▶ Work instruction
Nothing outside the lines below from the one containing "illustration vectorielle d'icône" through the one containing "Vista 4 de Cuenco" is to be printed; print those exactly, ends included, and drop the pictures.

== Supplied records

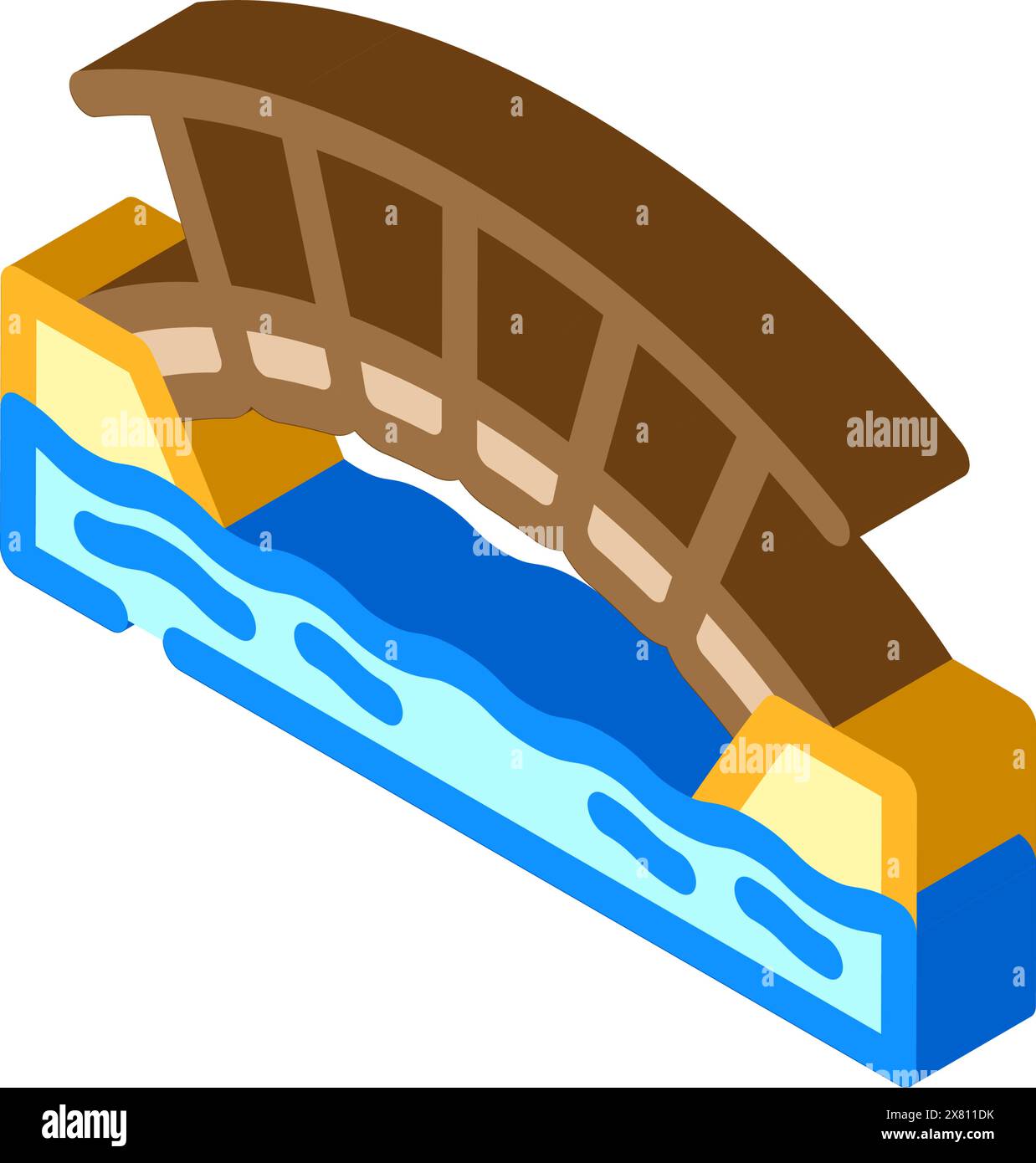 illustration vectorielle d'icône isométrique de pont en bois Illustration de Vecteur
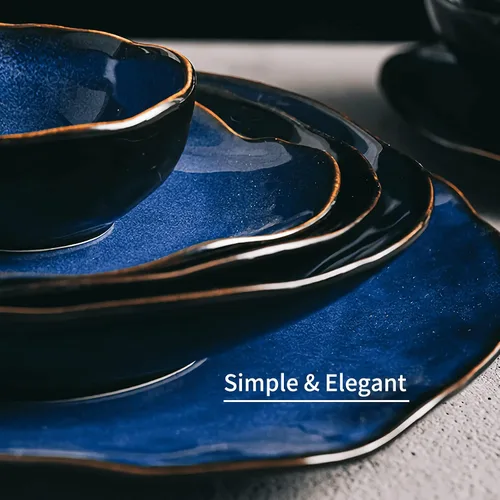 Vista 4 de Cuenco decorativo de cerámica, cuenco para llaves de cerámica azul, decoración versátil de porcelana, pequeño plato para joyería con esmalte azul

====
== Supplied records

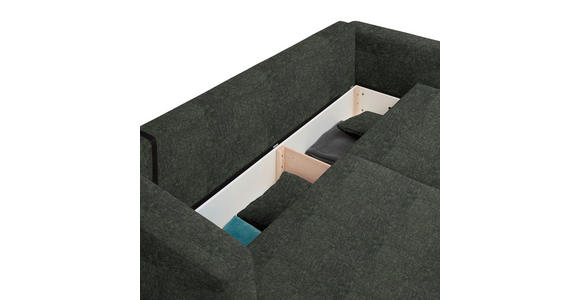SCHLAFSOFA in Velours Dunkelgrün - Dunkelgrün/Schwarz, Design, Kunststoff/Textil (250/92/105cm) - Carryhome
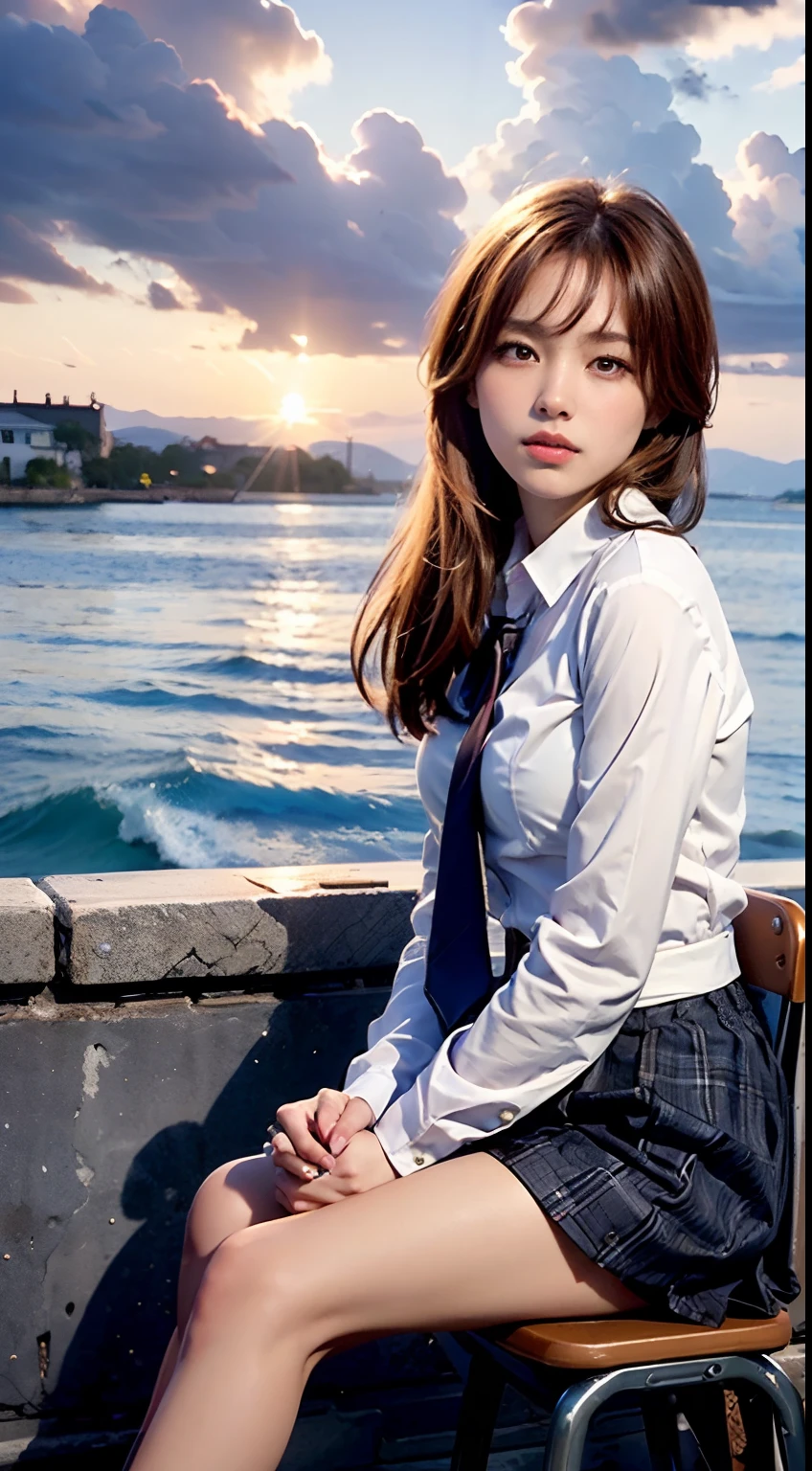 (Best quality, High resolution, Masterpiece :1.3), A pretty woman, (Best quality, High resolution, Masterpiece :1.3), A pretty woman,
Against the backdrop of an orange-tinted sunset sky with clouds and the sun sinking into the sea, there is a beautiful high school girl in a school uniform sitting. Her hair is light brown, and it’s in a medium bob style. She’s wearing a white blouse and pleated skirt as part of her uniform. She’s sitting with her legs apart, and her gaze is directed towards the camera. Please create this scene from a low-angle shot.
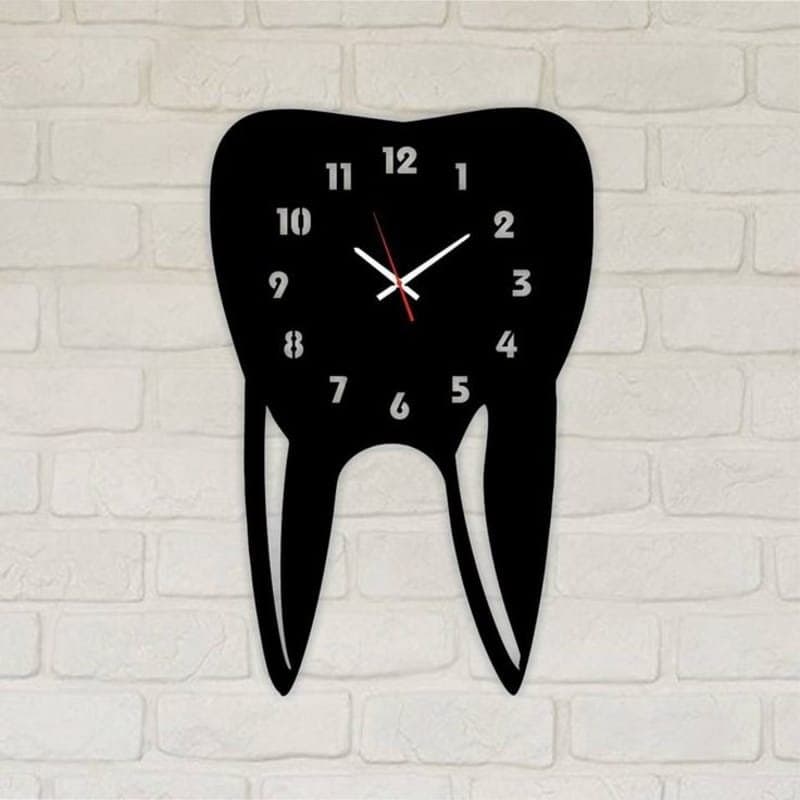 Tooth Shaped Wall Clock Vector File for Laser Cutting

====

▶ Exercise solution
 illustration vectorielle d'icône isométrique de pont en bois Illustration de Vecteur
 Vista 4 de Cuenco decorativo de cerámica, cuenco para llaves de cerámica azul, decoración versátil de porcelana, pequeño plato para joyería con esmalte azul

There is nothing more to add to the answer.